═══ DATA PROVIDED

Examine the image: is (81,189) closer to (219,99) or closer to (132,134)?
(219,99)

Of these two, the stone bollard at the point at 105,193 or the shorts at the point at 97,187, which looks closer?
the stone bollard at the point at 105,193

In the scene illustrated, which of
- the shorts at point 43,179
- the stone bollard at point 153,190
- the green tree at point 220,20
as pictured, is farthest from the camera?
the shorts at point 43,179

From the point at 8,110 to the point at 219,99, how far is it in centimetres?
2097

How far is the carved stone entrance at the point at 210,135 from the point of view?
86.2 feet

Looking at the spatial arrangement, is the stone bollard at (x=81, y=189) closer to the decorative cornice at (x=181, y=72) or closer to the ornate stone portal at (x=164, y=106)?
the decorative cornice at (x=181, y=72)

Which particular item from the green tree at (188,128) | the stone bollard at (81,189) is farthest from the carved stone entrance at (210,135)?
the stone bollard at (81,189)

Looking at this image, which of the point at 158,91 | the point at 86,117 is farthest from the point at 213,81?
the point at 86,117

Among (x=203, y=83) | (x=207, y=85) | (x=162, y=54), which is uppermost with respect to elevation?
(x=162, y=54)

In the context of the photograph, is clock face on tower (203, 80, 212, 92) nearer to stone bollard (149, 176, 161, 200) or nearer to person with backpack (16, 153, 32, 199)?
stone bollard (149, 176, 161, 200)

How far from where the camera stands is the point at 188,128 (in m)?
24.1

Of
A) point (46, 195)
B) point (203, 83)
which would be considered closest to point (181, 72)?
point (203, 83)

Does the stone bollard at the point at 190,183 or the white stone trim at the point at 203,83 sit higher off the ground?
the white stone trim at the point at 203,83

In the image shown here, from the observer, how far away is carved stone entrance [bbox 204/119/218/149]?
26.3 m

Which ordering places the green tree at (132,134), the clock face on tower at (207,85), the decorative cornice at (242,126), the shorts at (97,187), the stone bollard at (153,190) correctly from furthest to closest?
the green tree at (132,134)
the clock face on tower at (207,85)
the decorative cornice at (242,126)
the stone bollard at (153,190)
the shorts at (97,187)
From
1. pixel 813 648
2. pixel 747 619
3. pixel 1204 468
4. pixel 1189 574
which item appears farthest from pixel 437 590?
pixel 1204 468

══════
═══ DATA PROVIDED

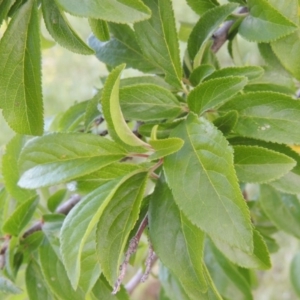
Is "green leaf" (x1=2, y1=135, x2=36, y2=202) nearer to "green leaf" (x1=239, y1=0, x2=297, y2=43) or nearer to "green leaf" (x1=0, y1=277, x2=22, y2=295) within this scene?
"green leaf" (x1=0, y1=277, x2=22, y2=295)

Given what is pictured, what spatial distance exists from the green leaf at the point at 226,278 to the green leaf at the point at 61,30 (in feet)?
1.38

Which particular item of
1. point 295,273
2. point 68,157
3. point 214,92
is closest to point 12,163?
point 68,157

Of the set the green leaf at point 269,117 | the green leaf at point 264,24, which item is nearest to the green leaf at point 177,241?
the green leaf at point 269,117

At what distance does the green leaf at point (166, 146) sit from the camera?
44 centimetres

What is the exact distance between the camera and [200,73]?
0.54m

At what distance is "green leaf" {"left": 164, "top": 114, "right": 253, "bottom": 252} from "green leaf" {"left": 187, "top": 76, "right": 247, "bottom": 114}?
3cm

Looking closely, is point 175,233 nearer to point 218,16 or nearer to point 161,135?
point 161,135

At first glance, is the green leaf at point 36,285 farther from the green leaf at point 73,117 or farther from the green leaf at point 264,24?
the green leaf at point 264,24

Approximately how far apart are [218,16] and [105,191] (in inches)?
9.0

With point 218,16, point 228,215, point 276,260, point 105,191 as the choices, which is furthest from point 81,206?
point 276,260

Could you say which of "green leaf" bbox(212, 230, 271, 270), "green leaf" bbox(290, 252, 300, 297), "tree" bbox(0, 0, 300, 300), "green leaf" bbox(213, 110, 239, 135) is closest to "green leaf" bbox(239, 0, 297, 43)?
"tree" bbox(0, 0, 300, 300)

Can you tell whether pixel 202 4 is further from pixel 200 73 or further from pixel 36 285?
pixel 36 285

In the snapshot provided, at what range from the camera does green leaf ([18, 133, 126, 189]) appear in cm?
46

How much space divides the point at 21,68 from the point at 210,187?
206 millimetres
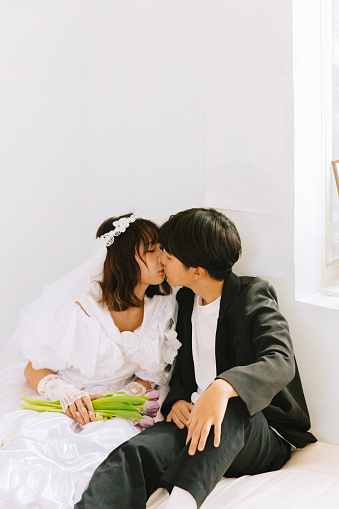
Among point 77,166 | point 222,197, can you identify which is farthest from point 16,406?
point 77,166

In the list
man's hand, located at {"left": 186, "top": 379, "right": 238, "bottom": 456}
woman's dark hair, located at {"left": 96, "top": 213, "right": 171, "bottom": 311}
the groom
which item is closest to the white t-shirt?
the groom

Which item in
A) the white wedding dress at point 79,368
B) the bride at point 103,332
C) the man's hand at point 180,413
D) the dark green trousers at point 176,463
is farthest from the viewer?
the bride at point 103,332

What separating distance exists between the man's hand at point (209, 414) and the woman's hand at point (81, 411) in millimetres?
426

══════

## GOAL
Please collect every line of the records above that contains the string "trim", with case counting.

## SOLUTION TO THE EXERCISE
Does the stone bollard at the point at 190,183 or the white stone trim at the point at 203,83 sit higher off the ground?
the white stone trim at the point at 203,83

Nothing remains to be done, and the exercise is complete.